== Assignment ==
Output all of the material exactly; leave out no line.

== Recorded data ==
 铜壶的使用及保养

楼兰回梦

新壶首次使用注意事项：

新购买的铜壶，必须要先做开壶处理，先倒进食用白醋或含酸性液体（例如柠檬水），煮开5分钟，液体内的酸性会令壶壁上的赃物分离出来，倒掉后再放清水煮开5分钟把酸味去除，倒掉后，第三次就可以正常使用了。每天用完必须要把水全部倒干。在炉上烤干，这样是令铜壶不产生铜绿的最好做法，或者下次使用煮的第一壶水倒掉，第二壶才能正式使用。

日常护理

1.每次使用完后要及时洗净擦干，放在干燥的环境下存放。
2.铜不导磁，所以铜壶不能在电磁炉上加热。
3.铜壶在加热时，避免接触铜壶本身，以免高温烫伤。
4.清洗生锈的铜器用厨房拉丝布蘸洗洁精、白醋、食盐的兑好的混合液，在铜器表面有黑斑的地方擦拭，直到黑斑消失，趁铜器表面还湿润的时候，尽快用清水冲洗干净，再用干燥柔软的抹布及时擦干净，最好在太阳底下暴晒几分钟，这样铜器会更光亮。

== Finished exercise ==
 铜壶的使用及保养

楼兰回梦

新壶首次使用注意事项：

新购买的铜壶，必须要先做开壶处理，先倒进食用白醋或含酸性液体（例如柠檬水），煮开5分钟，液体内的酸性会令壶壁上的赃物分离出来，倒掉后再放清水煮开5分钟把酸味去除，倒掉后，第三次就可以正常使用了。每天用完必须要把水全部倒干。在炉上烤干，这样是令铜壶不产生铜绿的最好做法，或者下次使用煮的第一壶水倒掉，第二壶才能正式使用。

日常护理

1.每次使用完后要及时洗净擦干，放在干燥的环境下存放。
2.铜不导磁，所以铜壶不能在电磁炉上加热。
3.铜壶在加热时，避免接触铜壶本身，以免高温烫伤。
4.清洗生锈的铜器用厨房拉丝布蘸洗洁精、白醋、食盐的兑好的混合液，在铜器表面有黑斑的地方擦拭，直到黑斑消失，趁铜器表面还湿润的时候，尽快用清水冲洗干净，再用干燥柔软的抹布及时擦干净，最好在太阳底下暴晒几分钟，这样铜器会更光亮。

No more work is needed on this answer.